Short task 1
Rewrite the entries with "camera" substituted by "lens", changing nothing else, and leave the pictures out.

Extract to read

The
Republican congressional leadership’s failure to repeal Obamacare has led to
suggestions that, perhaps, they should have approached their task through
“regular order.” Since Congress has not operated under “regular order” at all
since 2006, and with decreasing frequency in the decades before that, younger
readers, especially, may be excused for not knowing what these procedures are.
Far from being arcane ephemera, they are the indispensable catalyst that makes
American government responsible to the people. Casting aside “regular order”
was essential to the rise of the unaccountable administrative state and the
near-sovereignty of party leaders, lobbyists, and bureaucrats.
Herewith, a summary of what “regular order” means, what purpose it
once served, why and how it was shunned, and of what has ensued.

(Entries from a dataset)
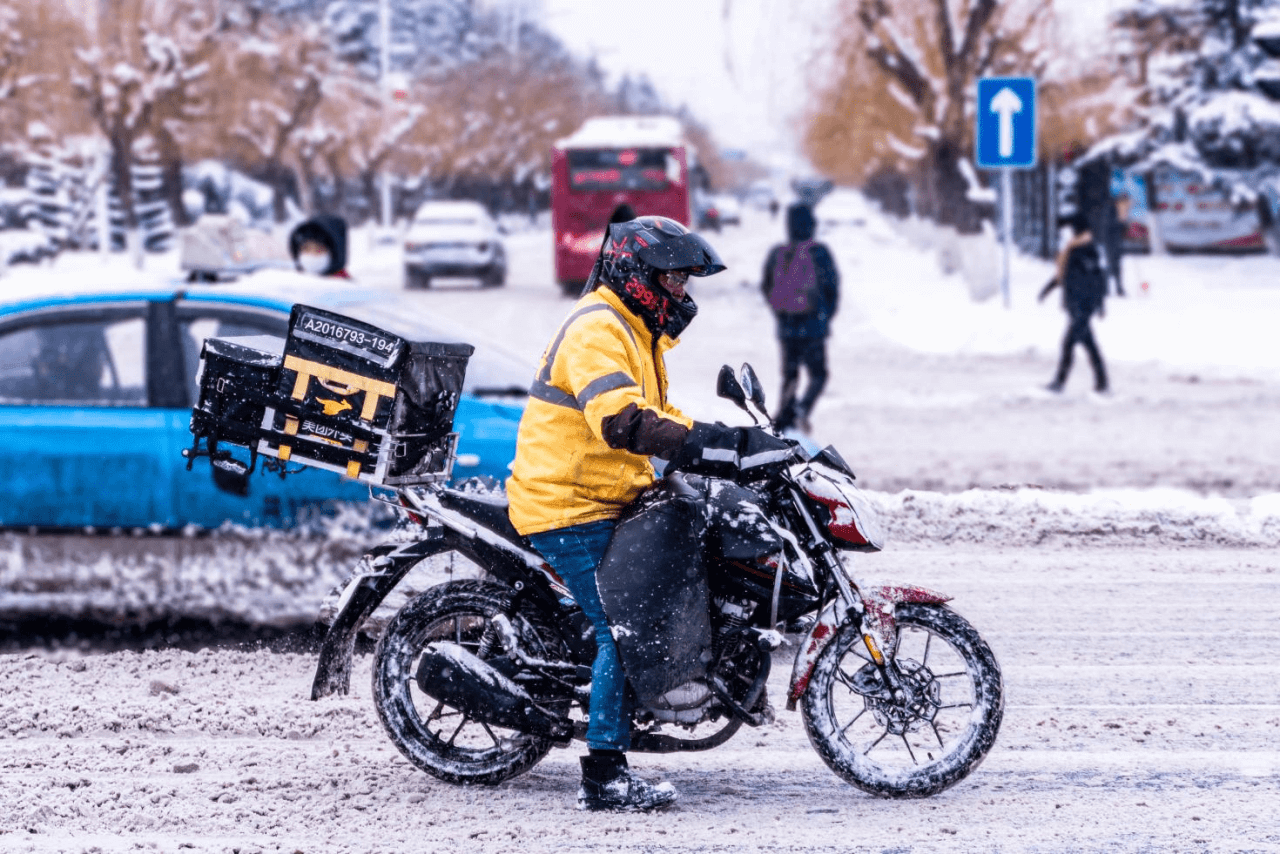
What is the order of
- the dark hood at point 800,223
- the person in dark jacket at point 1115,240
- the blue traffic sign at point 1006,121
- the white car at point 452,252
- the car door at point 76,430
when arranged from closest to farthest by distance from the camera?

Short task 2
Based on the passage about regular order, decide whether each statement is true, and support each yes or no with the deciding words quoted from the passage.
(a) Congress has not operated under regular order at any point since 2006.
(b) The passage calls the procedures of regular order arcane ephemera.
(c) The passage ties the abandonment of regular order to the rise of the administrative state.

Written reply 1
What is the order of
- the dark hood at point 800,223
- the person in dark jacket at point 1115,240
- the blue traffic sign at point 1006,121
- the white car at point 452,252
- the car door at point 76,430
when arranged from closest to farthest by distance from the lens?

Written reply 2
(a) Yes: "Congress has not operated under “regular order” at all since 2006"
(b) No: "Far from being arcane ephemera, they are the indispensable catalyst that makes American government responsible to the people."
(c) Yes: "Casting aside “regular order” was essential to the rise of the unaccountable administrative state"